Start of PROVIDED TEXT

While Fini was a full participant in Surrealism, living, painting, and exhibiting with those of its inner circle in Paris, her treatment of her subjects – the female figure, in particular – was distinct. The fantasy of her Surrealism was one in which women were central, powerful, and even magical, with the ability to transform and rule.

Portraiture was a way for Fini to exhibit her skill and make a living, alongside her work on larger, Surrealist scenes. She was such an undisputed master of portraiture that her talent was sought out by elite figures all over Europe, even before she was 20 years old, and despite being a woman working in a field of men.

When the other artists of her circle migrated, predominantly to the United States, to flee World War II, Fini stayed in Europe, travelling the continent to avoid conflict for nearly six years before settling for good in Paris in 1946.

End of PROVIDED TEXT
Start of PROVIDED INFORMATION

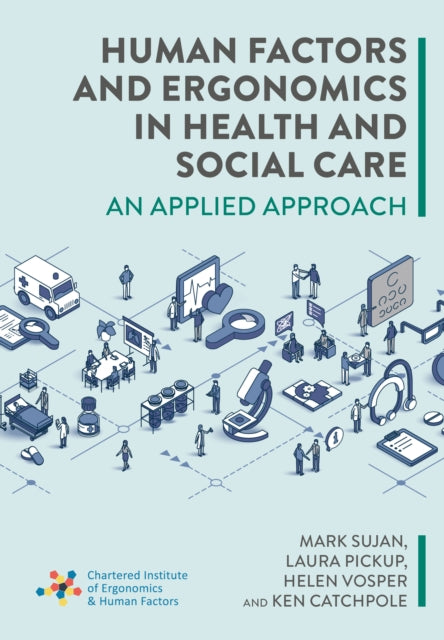 Human Factors and Ergonomics in Health and Social Care: An Applied Approach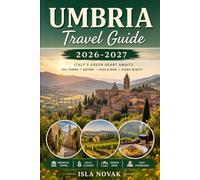 UMBRIA Travel Guide 2026-2027: A First-Time Traveler’s Guide To Assisi, Perugia, Orvieto, Spoleto, Lake Trasimeno, Medieval Hill Towns, Food, Wine, Hidden Gems, And Easy Itineraries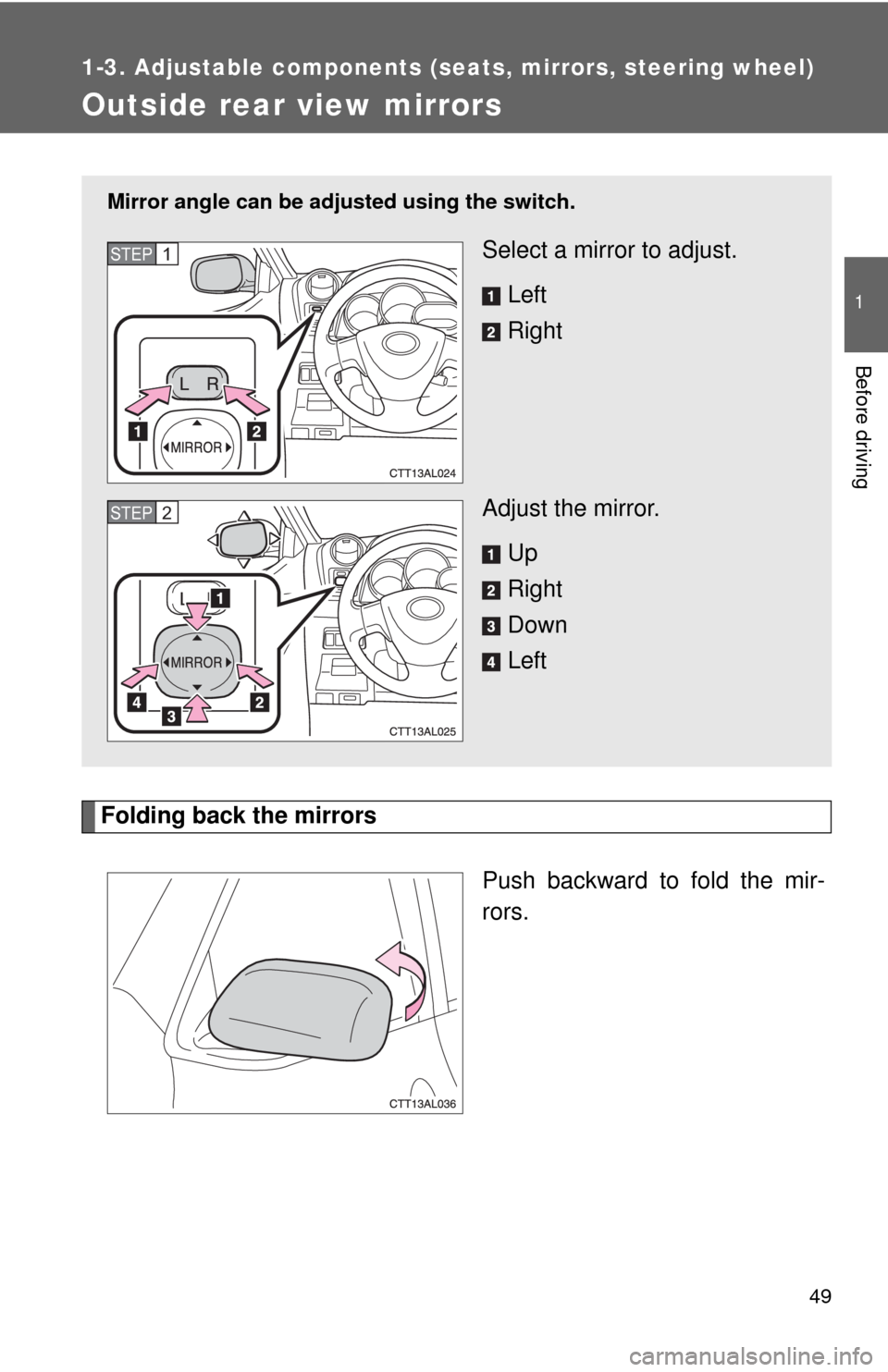 TOYOTA MATRIX 2009 E140 / 2.G Service Manual 49
1
1-3. Adjustable components (seats, mirrors, steering wheel)
Before driving
Outside rear view mirrors
Folding back the mirrors
Push backward to fold the mir-
rors.
Mirror angle can be adjusted usi TOYOTA MATRIX 2009 E140 / 2.G Service Manual 49
1
1-3. Adjustable components (seats, mirrors, steering wheel)
Before driving
Outside rear view mirrors
Folding back the mirrors
Push backward to fold the mir-
rors.
Mirror angle can be adjusted usi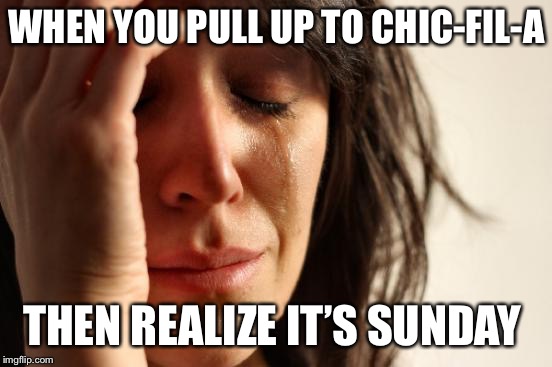 First World Problems Meme | WHEN YOU PULL UP TO CHIC-FIL-A; THEN REALIZE IT’S SUNDAY | image tagged in memes,first world problems | made w/ Imgflip meme maker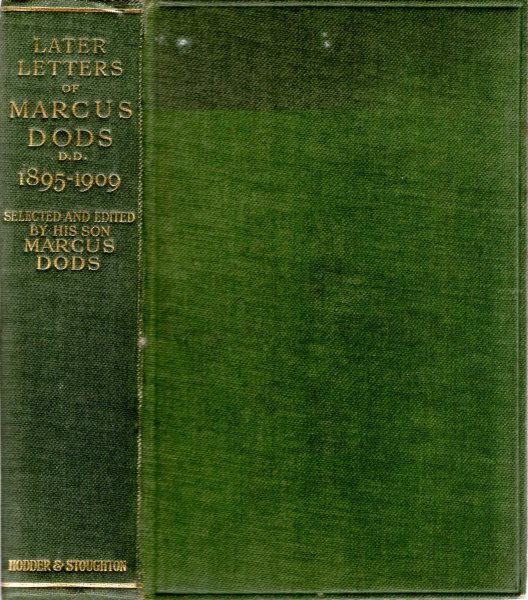 Image for Later Letters of Marcus Dods (late Principal of New College, Edinburgh) 1895-1909
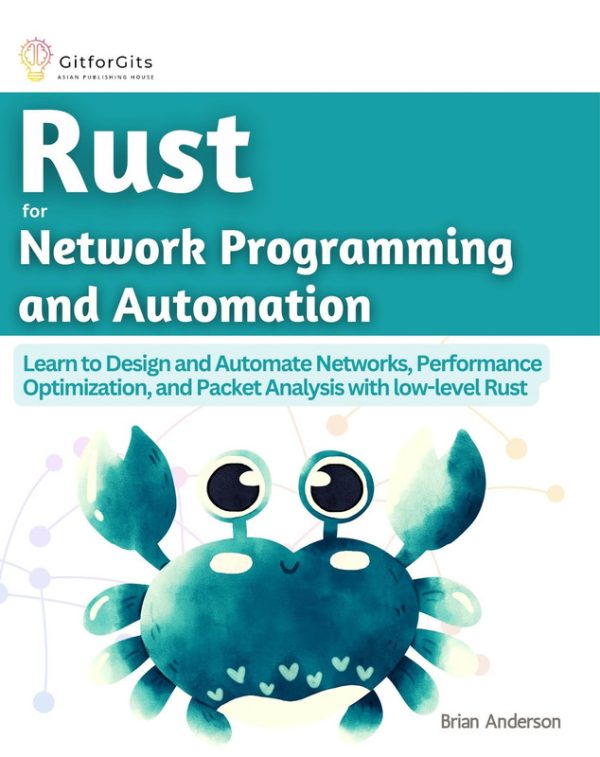 Rust for Network Programming & Automation: Design & Optimize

End of PROVIDED INFORMATION

* _INSTRUCTIONS_
**a.** According to the text about Fini, in what year did she settle for good in Paris?
**b.** Pick up the text about Fini after its final sentence and carry it forward.

* _SET OF ANSWERS_
**a.** 1946

**b.**
Fini’s artistic career spanned 70 years, and included costume and set design in addition to painting. Throughout her life, she shirked societal expectations and held her own in a notoriously misogynistic professional circle. In full command of her media, she conveyed her personal attitudes toward power, sex, and politics, yielding a vast portfolio rich in dreamlike scenes and reimaginations of social roles.

Octave
Octave, 1978, Watercolor and gouache on paper, 20 x 16, $25,000
Voyageurs en repos (Travelers at Rest)
Voyageurs en repos (Travelers at Rest), 1978, Oil on canvas, 26 1/2 x 33 1/2, $375,000
Foret (Forest)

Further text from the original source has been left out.